During the follow-up period, 59% of the patients developed progression, 41% had no progression, and they continued to use the LHRH plus fulvestrant. The median PFS was12 (95% confidence interval = 7.7–16.3) months (Figure 1). The 12-month PFS was 51.6%, the 24-month PFS was 32.9%, and the 36-month PFS was 20.5%. The median PFS had still not been reached during the 20.2-month median follow-up in the first line use of fulvestrant in the metastatic period, but the median PFS was 10 months in the second line and 6 months in the third line. There was a statistically significant difference in favor of those who used fulvestrant in the first line when compared to those who used it in the second and third lines (p = 0.014 and p = 0.008, respectively) (Table 2). The use of LHRH plus fulvestrant was more effective in the patients that were both ER positive and PR positive. The median PFS was 12 months in the both receptor positive patients, whereas the median PFS was 3 months (p = 0.179) in the ER negative and PR positive patients, and it was 5 months in the PRnegative and ER positive patients. However, there was no statistical difference (p = 0.147) (Table 2).

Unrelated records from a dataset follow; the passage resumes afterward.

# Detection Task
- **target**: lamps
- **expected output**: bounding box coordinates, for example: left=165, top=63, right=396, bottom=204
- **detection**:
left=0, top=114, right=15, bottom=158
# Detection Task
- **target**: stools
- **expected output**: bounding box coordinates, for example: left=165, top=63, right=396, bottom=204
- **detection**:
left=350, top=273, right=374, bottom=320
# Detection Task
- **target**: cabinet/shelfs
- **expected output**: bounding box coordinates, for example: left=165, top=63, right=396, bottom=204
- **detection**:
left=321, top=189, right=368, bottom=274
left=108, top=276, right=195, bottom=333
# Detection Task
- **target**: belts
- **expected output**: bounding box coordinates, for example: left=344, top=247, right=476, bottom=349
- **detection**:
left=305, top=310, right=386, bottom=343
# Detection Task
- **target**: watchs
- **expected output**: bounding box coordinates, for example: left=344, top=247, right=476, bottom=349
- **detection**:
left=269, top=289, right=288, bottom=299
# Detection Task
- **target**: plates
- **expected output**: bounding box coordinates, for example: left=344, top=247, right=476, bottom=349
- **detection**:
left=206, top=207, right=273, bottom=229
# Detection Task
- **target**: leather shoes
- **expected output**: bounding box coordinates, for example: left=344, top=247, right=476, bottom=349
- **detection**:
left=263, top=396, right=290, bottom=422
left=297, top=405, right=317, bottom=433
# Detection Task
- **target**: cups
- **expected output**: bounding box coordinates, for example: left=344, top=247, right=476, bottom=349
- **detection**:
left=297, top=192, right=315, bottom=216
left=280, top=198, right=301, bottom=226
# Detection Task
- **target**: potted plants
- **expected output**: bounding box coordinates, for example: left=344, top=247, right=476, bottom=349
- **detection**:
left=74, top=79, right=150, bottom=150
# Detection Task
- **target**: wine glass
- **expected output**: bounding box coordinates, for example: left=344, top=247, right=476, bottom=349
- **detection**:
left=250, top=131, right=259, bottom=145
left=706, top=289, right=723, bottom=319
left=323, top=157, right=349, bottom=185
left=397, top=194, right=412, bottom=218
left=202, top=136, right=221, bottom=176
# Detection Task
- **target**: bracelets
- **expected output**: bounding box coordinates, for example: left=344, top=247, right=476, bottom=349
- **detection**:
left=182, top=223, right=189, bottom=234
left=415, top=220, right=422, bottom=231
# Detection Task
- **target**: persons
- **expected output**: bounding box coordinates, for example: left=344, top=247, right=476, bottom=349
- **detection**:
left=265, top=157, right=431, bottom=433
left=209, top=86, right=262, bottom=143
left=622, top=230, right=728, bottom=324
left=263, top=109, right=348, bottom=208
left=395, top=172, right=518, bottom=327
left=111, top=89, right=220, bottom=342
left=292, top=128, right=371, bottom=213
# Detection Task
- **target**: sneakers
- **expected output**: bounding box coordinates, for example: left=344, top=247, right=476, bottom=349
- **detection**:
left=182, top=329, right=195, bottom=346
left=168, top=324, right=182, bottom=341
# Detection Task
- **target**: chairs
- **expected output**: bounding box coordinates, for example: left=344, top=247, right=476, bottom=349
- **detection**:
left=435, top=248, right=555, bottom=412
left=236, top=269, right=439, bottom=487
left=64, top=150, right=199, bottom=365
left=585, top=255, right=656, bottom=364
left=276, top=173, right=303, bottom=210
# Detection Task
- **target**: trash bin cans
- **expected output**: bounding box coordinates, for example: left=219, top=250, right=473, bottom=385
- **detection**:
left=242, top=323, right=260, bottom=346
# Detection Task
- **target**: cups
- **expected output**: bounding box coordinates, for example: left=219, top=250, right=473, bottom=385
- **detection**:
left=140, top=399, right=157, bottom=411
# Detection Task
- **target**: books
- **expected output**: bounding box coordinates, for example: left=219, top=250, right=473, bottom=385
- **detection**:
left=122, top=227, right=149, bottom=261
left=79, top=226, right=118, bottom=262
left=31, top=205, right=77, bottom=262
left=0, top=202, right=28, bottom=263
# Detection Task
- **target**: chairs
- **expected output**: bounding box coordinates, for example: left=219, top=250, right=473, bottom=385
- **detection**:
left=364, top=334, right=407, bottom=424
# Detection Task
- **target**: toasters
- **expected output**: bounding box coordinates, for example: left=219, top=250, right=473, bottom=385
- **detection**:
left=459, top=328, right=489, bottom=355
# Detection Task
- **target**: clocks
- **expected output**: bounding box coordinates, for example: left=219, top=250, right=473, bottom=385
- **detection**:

The estimated median OS was 77 months after the fulvestrant was started (Figure 2). The estimated median 12-month OS was 86%, the 36-month OS was 63%, and the 60-month OS was 56.7%. The median OS was 12 months in the patients with brain metastases, and the survival was significantly shorter in the patients with other metastatic sites (p = 0.009) (Table 2). The median OS was not reached during the median follow-up period of 20.2 months when the fulvestrant was used as the first line of treatment in those who did not receive endocrine treatment before the fulvestrant in the metastatic period. The median OS was 77 months in the patients who had previously undergone1 line of endocrine therapy, and there was no statistically significant difference (p = 0.830). Moreover, there was no statistically significant difference (p = 0.236) (Table 2), even though the median OS was 23 months, both the ER negative and PR positive group and the PR positive and ER negative group, and the median overall survival was 77 months in the PR positive and ER positive group (Table 2). Finally, toxic effects (such as myalgia, arthralgia, fever, and bone complications) were observed in 38% of the patients, but grade 3–4 toxic effects were not observed.
Discussion
In the prospective multimodal FIRST study, 500 mg of fulvestrant was administered intramuscularly every 28 days in patients with HR positive metastatic breast cancer(18). In addition, 1 mg of anastrozole was compared with the fulvestrant, with a median PFS of 23.4 months and a median OS of 54 months. In the prospective multicenter double-blind phase 3 randomized FALCON study, patients with postmenopausal HR positive metastatic breast cancer who were not previously treated with endocrine therapy were included, and the median PFS was 16.6 months (19). In the study by Bartsch et al., patients with premenopausal HR positive metastatic breast cancer who had already received a very large number of endocrine treatments were treated with 250 mg of fulvestrant, and the median PFS was6 months, while the median OS was 32 months (16). In the study by Bergh et al. (FACT), the median PFS was 10.8 months and the median OS was 37.8 months when using 250 mg of fulvestrant in a premenopausal group who had not received endocrine treatment previously(20). In the study by Loibl et al. (PALOMA-3 subgroup), the median PFS was 5.6 months when using 500 mg of fulvestrant in the treatment of patients with premenopausal metastatic breast cancer who had previously received endocrine treatment(17). In other studies, the median PFS was 5.6–6 months in patients who had previously received multiple endocrine treatments (16,20), while the median PFS was 16.6–23.4 months in patients who had not previously received endocrine treatments(18,19). In our study, the premenopausal (in artificial menopause) hormone receptor-positive patients with metastatic breast cancer who had not previously received endocrine therapy had not reached the median PFS during the20.2-month follow-up period. In the patients who previously received one line of endocrine treatment, the median PFS was 10 months, and in the patients who previously received more than one line of endocrine treatment, the median PFS was 6 months.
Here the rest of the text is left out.